• **What to work on**
Repeat exactly the lines of the material below that run from the "Used Bentley Continental" line to the "Volkswagen Passat - 18" line, including both, and do not carry over any pictures.

• **Data to examine**
-*-

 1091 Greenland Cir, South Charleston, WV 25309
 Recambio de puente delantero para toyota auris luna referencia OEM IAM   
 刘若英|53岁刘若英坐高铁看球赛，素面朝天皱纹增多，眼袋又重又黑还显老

-*-

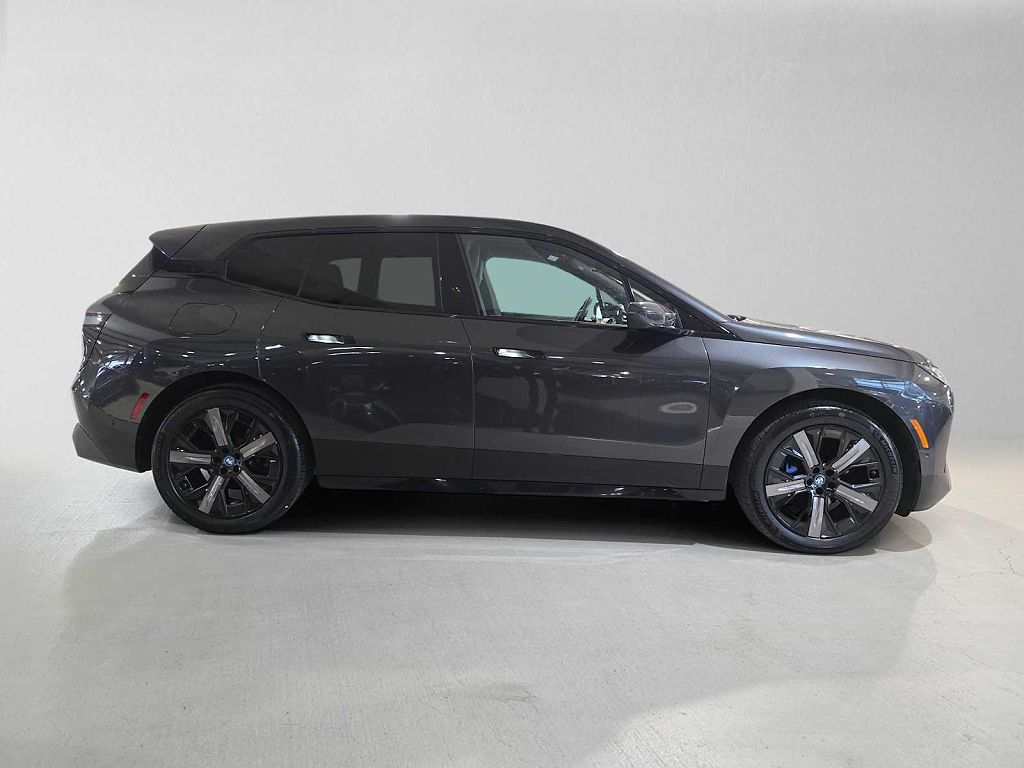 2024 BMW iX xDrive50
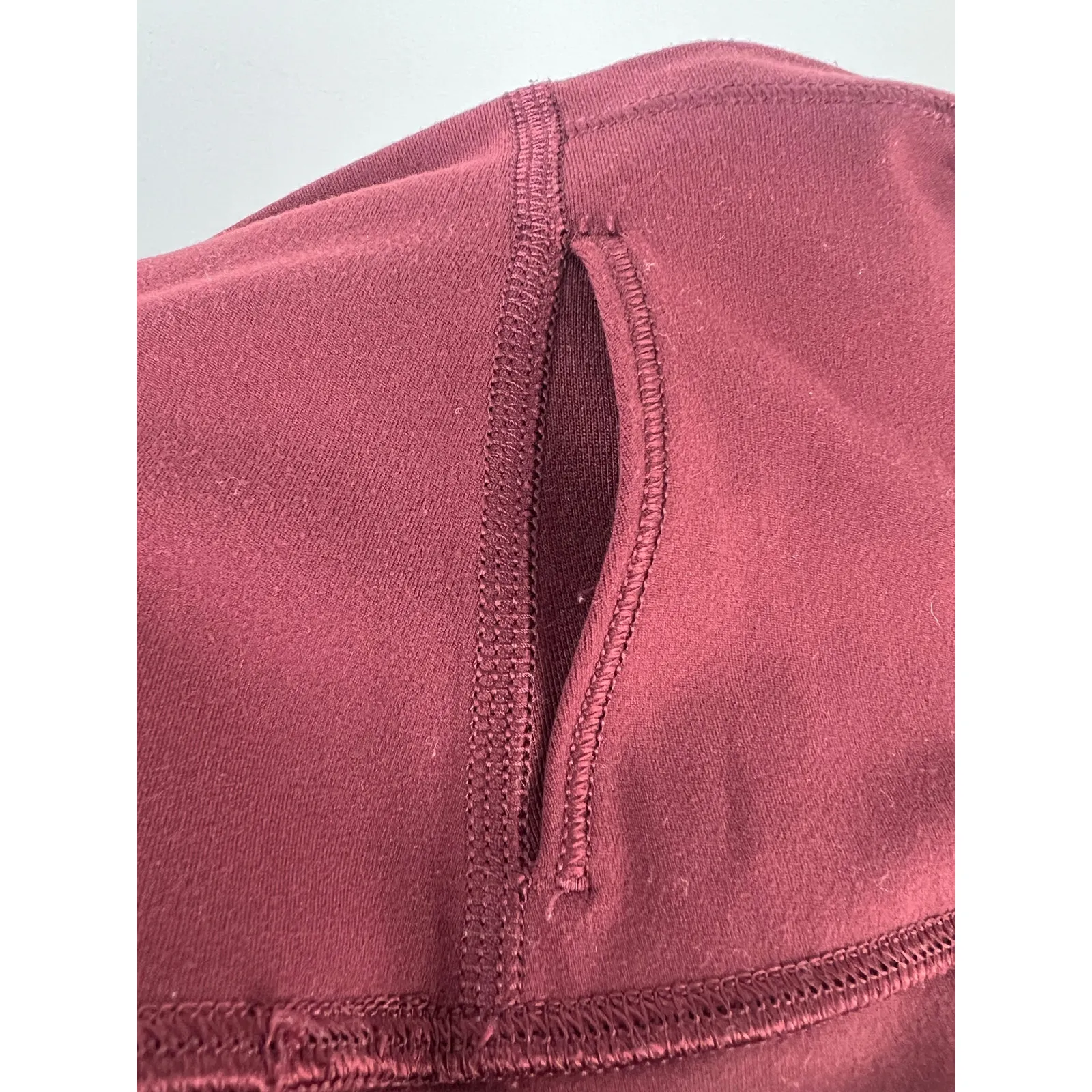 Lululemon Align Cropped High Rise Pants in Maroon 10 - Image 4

-*-

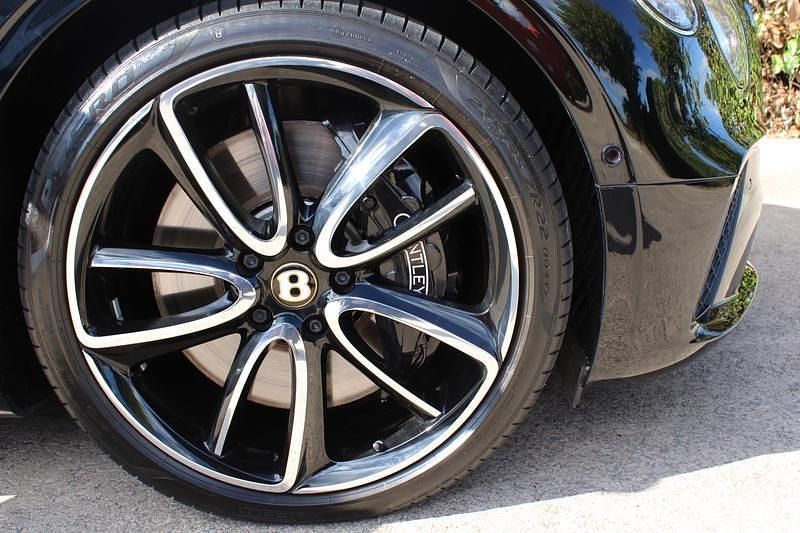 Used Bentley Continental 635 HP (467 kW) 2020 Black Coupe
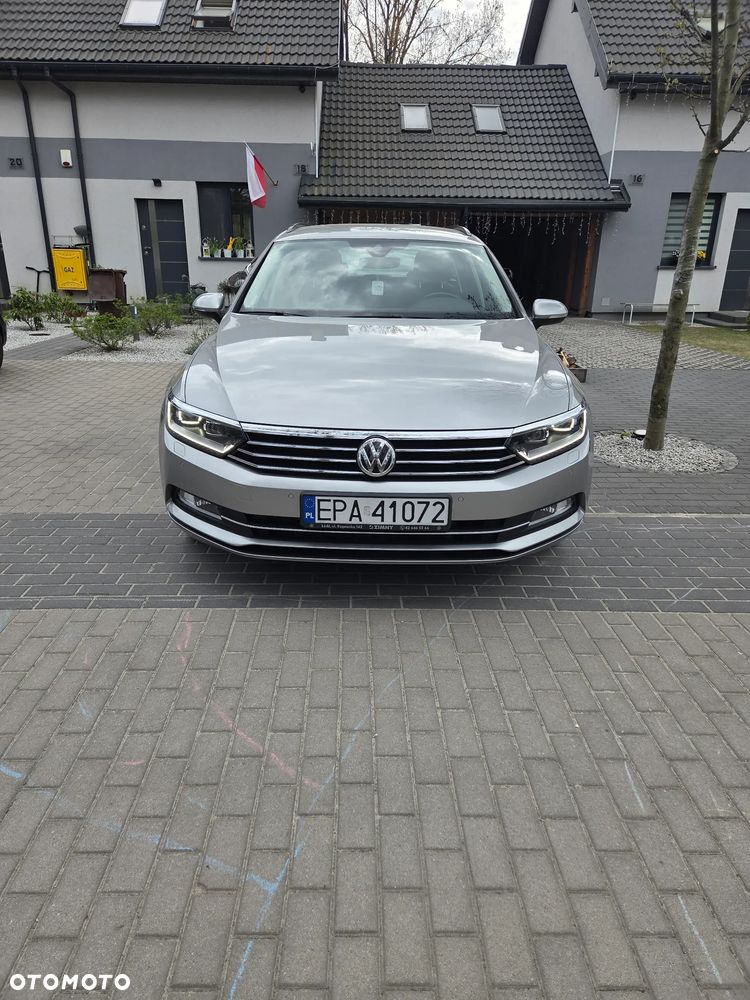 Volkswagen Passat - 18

-*-

• **Answer**
 Used Bentley Continental 635 HP (467 kW) 2020 Black Coupe
 Volkswagen Passat - 18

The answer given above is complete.